The flagship Wall Street index dropped 2.53%, much more than in the previous record of 2021 (-2.09%), which dated from July, to finish at 34,899.34 points.
The NASDAQ index fell 2.23% to 15,491.66 points and the extended S&P 500 index by 2.27% to 4,594.62 points.
B.1.1529, the whole market had only these barbaric initials on their mouths on Friday, those of the new variant of the coronavirus, first identified in South Africa.
Considered to be very contagious, it was classified as “worrying” by the World Health Organization (WHO) which baptized it, Friday, Omicron.
“The market had only one idea in mind today,” commented Ross Mayfield, analyst at Baird.
“There is reason to believe that it is more contagious and more problematic than Delta was,” he added, of the variant. “So the market’s reaction to the current level of uncertainty makes sense, especially given that we were close to record highs” for indices.
Far from being limited to the equity markets, the tension has also spread to the bond market.
The average rate on 10-year US government bonds rose sharply, wiping out 16 basis points (0.16 percentage point) in 24 hours, which is considerable over such a short period.
It stood at 1.48%, compared to 1.64% Wednesday night (the market was closed Thursday due to the Thanksgiving holiday).

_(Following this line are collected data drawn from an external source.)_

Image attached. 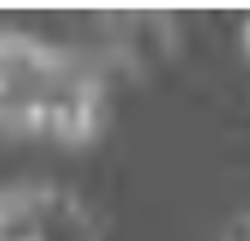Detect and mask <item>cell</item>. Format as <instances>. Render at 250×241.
Returning <instances> with one entry per match:
<instances>
[{
    "mask_svg": "<svg viewBox=\"0 0 250 241\" xmlns=\"http://www.w3.org/2000/svg\"><path fill=\"white\" fill-rule=\"evenodd\" d=\"M105 79L101 70L40 35L0 31V127L83 145L101 132Z\"/></svg>",
    "mask_w": 250,
    "mask_h": 241,
    "instance_id": "cell-1",
    "label": "cell"
},
{
    "mask_svg": "<svg viewBox=\"0 0 250 241\" xmlns=\"http://www.w3.org/2000/svg\"><path fill=\"white\" fill-rule=\"evenodd\" d=\"M242 40H246V53H250V18L242 22Z\"/></svg>",
    "mask_w": 250,
    "mask_h": 241,
    "instance_id": "cell-2",
    "label": "cell"
}]
</instances>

Ordinarily, the Thanksgiving Friday session, sandwiched between the most important holiday of the year in the United States and a weekend, is one of the quietest of the year, with starving volumes.

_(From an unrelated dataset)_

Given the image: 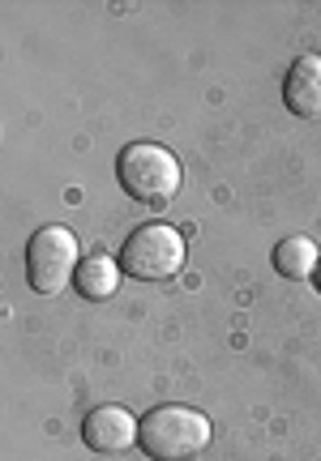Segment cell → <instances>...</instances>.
<instances>
[{"label": "cell", "instance_id": "8992f818", "mask_svg": "<svg viewBox=\"0 0 321 461\" xmlns=\"http://www.w3.org/2000/svg\"><path fill=\"white\" fill-rule=\"evenodd\" d=\"M283 103L296 115H321V56H296V65L288 68V82H283Z\"/></svg>", "mask_w": 321, "mask_h": 461}, {"label": "cell", "instance_id": "7a4b0ae2", "mask_svg": "<svg viewBox=\"0 0 321 461\" xmlns=\"http://www.w3.org/2000/svg\"><path fill=\"white\" fill-rule=\"evenodd\" d=\"M116 176L129 197L151 201V205L171 201L176 188H180V163H176V154L163 146H151V141H133V146L120 149Z\"/></svg>", "mask_w": 321, "mask_h": 461}, {"label": "cell", "instance_id": "52a82bcc", "mask_svg": "<svg viewBox=\"0 0 321 461\" xmlns=\"http://www.w3.org/2000/svg\"><path fill=\"white\" fill-rule=\"evenodd\" d=\"M317 265H321V252L317 244L308 240V235H291V240H283V244L274 248V269L283 274V278L291 282H305L317 274Z\"/></svg>", "mask_w": 321, "mask_h": 461}, {"label": "cell", "instance_id": "277c9868", "mask_svg": "<svg viewBox=\"0 0 321 461\" xmlns=\"http://www.w3.org/2000/svg\"><path fill=\"white\" fill-rule=\"evenodd\" d=\"M78 240L65 227H43L31 235L26 248V278L39 295H60L78 278Z\"/></svg>", "mask_w": 321, "mask_h": 461}, {"label": "cell", "instance_id": "6da1fadb", "mask_svg": "<svg viewBox=\"0 0 321 461\" xmlns=\"http://www.w3.org/2000/svg\"><path fill=\"white\" fill-rule=\"evenodd\" d=\"M142 453L151 461H193L210 445V419L193 406H154L142 419Z\"/></svg>", "mask_w": 321, "mask_h": 461}, {"label": "cell", "instance_id": "ba28073f", "mask_svg": "<svg viewBox=\"0 0 321 461\" xmlns=\"http://www.w3.org/2000/svg\"><path fill=\"white\" fill-rule=\"evenodd\" d=\"M73 286H78V295L82 299H112L120 286V261H112V257H86L82 265H78V278H73Z\"/></svg>", "mask_w": 321, "mask_h": 461}, {"label": "cell", "instance_id": "9c48e42d", "mask_svg": "<svg viewBox=\"0 0 321 461\" xmlns=\"http://www.w3.org/2000/svg\"><path fill=\"white\" fill-rule=\"evenodd\" d=\"M313 282H317V291H321V265H317V274H313Z\"/></svg>", "mask_w": 321, "mask_h": 461}, {"label": "cell", "instance_id": "5b68a950", "mask_svg": "<svg viewBox=\"0 0 321 461\" xmlns=\"http://www.w3.org/2000/svg\"><path fill=\"white\" fill-rule=\"evenodd\" d=\"M82 440L86 448H95L103 457H120L142 440V423L124 406H95L82 419Z\"/></svg>", "mask_w": 321, "mask_h": 461}, {"label": "cell", "instance_id": "3957f363", "mask_svg": "<svg viewBox=\"0 0 321 461\" xmlns=\"http://www.w3.org/2000/svg\"><path fill=\"white\" fill-rule=\"evenodd\" d=\"M120 269L137 282H168L185 269V240L168 222L137 227L120 248Z\"/></svg>", "mask_w": 321, "mask_h": 461}]
</instances>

But the eruption of the variant on Friday brought volumes to a level above half of the sessions in November.
In time-lapse, Wall Street has replayed a well-known refrain since this pandemic rocked the planet 18 months ago.

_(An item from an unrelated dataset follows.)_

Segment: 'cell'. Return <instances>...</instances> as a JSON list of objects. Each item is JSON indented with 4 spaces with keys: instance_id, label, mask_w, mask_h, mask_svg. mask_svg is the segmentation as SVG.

Everything that touches, directly or indirectly, tourism, leisure outside the home, has been lynched by investors.
Unsurprisingly, American airlines have loosened in the face of this new variant threatening to penalize global air transport.
American Airlines (-8.79%), Delta Air Lines (-8.34%) or United Airlines (-9.57%) have sunk far into the red.
Still in the tourism department, even worse was the fall for cruise lines Norwegian (-11.36%), Carnival (-10.96%) and Royal Caribbean (-13.22%).
Even Disney (-2.13% to 148.11 dollars), exposed with its amusement parks, was not spared.
Threatened by a possible slowdown in activity, and therefore in credit, but also by a possible postponement of interest rate hikes to spare the economy, bank stocks have also suffered.
Bank of America lost 3.93%, JPMorgan Chase, 3.01%, and Wells Fargo, 5.61%.
In the wake of the oil price slippage, Exxon Mobil (-3.51%) or ConocoPhillips (-4.48%) were also punished.
Conversely, the manufacturers of COVID-19 vaccines Moderna (+ 20.57%), Pfizer (+ 6.11%) or Novavax (+ 8.95%) were ready for take-off.
The same goes for the revelations of the pandemic thanks to confinements and teleworking, the Zoom video conference platform (+ 5.72%) and the specialist in connected bikes Peloton (+ 5.67%).
On this day of high mass in retail, the now famous “Black Friday”, several distribution giants were penalized.
Already bombed in recent days, the department store chains Macy’s (-5.16%) or the clothing chain Gap (-2.86%), because less well positioned than their competitors.
Boeing plunged (-5.41% to $ 199.21) after Canadian authorities notified the US aircraft manufacturer that its bid to renew Canadian military fighter jets did not meet specifications, according to several North American media.